* _Text passage_:

════════

Nematicidal activity of multi‐halogenated indoles against
Caenorhabditis elegans
Vrajesh Devang Divecha, Bharath Reddy Boya, Jin‐Hyung Lee, Jintae Lee Abstract
BACKGROUND
Plant‐parasitic nematodes (PPN) cause annual crop losses exceeding US$157 billion worldwide, and escalating resistance to conventional nematicides demands novel chemical scaffolds. Although indole derivatives exhibit broad‐spectrum bioactivity, the nematicidal potential of multi‐halogenated indoles remains underexplored. This study evaluates 50 halogen‐substituted indoles for nematicidal activity using Caenorhabditis elegans as a proxy nematode model, with mechanistic investigation through phenotypic, in vitro , and in silico approaches.

════════

* _Exercise_: Write out the part of the nematicidal indole abstract above starting with "Nematicidal activity of" and going on through "in silico approaches.", copying it word for word.

* _Material provided_:

════════

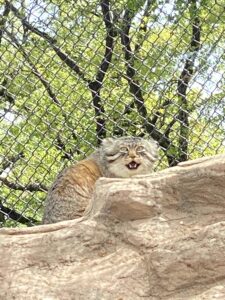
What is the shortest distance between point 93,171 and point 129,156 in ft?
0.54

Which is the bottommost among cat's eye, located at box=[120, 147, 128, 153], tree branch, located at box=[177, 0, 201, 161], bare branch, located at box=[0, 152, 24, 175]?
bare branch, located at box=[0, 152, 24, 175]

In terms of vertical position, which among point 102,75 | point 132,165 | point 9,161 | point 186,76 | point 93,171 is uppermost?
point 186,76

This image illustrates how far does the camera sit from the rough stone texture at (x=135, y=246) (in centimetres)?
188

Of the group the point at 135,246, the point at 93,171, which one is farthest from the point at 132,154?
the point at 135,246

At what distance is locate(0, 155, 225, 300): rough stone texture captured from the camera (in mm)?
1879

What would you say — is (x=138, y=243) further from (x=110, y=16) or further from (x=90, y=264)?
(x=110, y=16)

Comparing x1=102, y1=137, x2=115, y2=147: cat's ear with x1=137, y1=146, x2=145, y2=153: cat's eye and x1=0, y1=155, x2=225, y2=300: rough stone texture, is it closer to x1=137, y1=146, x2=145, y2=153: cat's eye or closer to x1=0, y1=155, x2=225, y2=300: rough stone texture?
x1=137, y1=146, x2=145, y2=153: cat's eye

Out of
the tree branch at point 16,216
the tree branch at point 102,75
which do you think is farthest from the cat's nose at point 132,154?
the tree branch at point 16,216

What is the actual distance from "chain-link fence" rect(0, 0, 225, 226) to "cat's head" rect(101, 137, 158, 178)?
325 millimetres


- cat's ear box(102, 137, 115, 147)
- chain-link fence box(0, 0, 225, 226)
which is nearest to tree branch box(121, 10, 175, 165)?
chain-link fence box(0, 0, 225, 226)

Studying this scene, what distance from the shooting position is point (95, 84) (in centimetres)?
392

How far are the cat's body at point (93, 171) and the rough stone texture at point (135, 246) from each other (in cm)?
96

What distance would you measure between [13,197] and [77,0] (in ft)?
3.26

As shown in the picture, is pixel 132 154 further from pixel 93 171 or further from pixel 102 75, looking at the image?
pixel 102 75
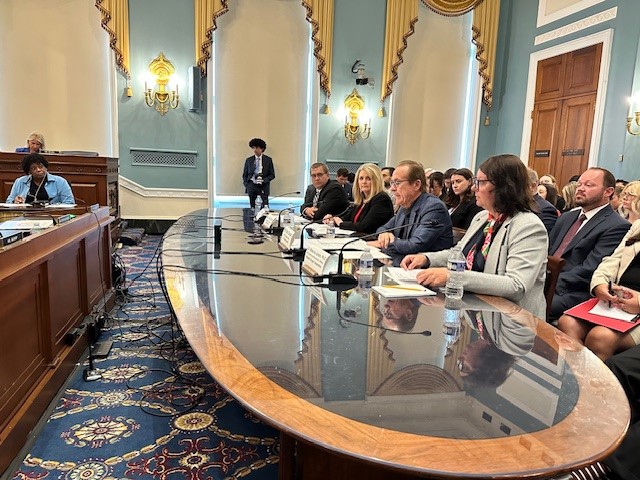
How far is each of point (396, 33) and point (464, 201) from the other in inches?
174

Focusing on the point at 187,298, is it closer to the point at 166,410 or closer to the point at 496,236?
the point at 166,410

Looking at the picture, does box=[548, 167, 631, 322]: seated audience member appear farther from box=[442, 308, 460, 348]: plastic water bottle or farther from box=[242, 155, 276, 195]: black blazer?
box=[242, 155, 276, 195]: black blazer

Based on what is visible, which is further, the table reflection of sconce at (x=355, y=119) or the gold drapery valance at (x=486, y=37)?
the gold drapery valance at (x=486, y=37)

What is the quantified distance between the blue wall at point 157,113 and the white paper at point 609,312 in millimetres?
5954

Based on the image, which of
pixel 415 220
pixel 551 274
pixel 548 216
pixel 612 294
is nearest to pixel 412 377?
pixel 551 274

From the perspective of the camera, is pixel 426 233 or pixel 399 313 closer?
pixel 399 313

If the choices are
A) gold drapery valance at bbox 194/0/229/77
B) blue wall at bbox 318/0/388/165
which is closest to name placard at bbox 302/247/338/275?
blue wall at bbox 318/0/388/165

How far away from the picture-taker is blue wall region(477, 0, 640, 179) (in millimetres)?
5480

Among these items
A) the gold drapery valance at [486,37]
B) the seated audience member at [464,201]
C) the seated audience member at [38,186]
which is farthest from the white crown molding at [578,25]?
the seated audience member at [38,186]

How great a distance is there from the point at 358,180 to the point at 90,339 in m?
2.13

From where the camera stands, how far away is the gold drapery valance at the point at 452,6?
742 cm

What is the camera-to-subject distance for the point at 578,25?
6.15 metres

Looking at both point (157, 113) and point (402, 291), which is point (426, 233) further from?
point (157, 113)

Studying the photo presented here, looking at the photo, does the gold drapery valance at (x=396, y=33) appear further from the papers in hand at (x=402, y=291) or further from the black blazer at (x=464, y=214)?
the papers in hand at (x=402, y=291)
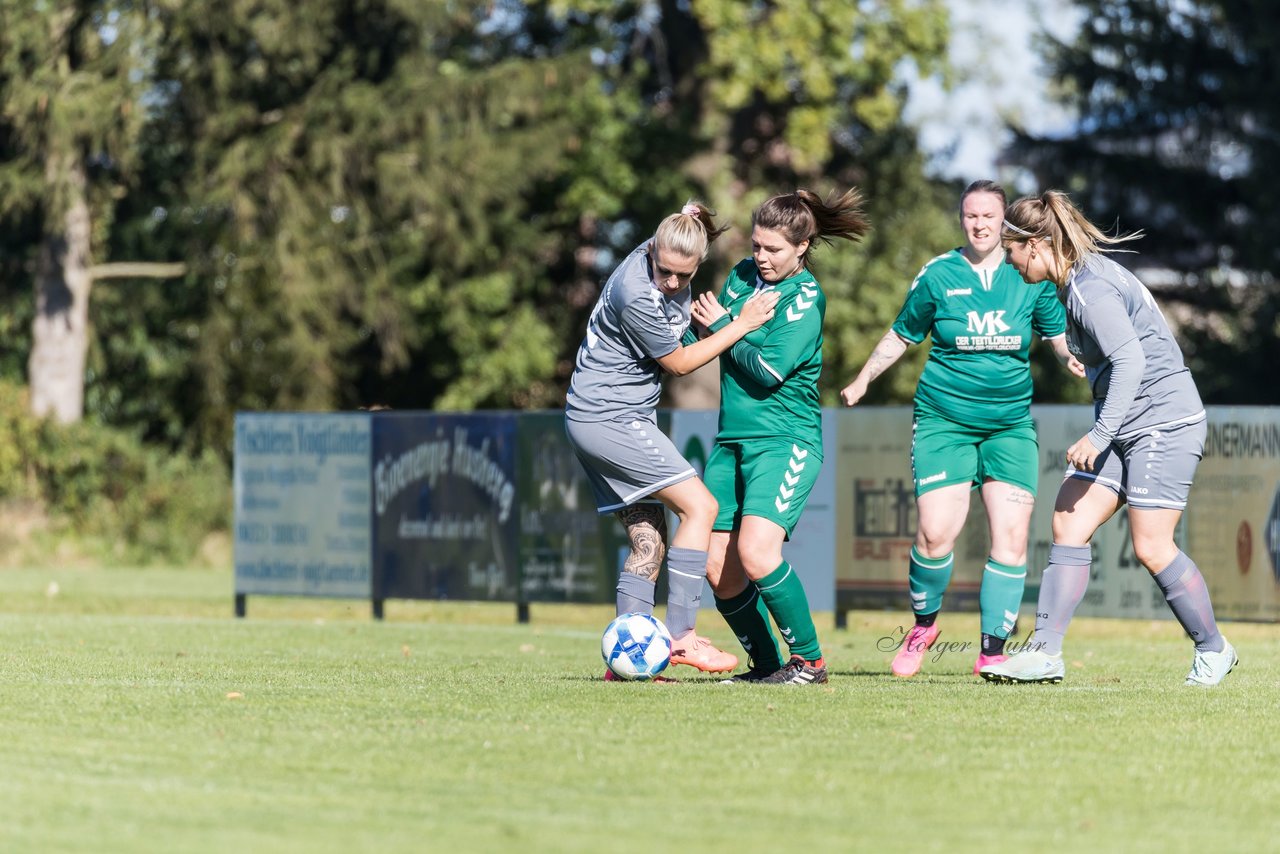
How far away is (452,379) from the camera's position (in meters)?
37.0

════════

* _Result of the exercise_:
Nematicidal activity of multi‐halogenated indoles against
Caenorhabditis elegans
Vrajesh Devang Divecha, Bharath Reddy Boya, Jin‐Hyung Lee, Jintae Lee Abstract
BACKGROUND
Plant‐parasitic nematodes (PPN) cause annual crop losses exceeding US$157 billion worldwide, and escalating resistance to conventional nematicides demands novel chemical scaffolds. Although indole derivatives exhibit broad‐spectrum bioactivity, the nematicidal potential of multi‐halogenated indoles remains underexplored. This study evaluates 50 halogen‐substituted indoles for nematicidal activity using Caenorhabditis elegans as a proxy nematode model, with mechanistic investigation through phenotypic, in vitro , and in silico approaches.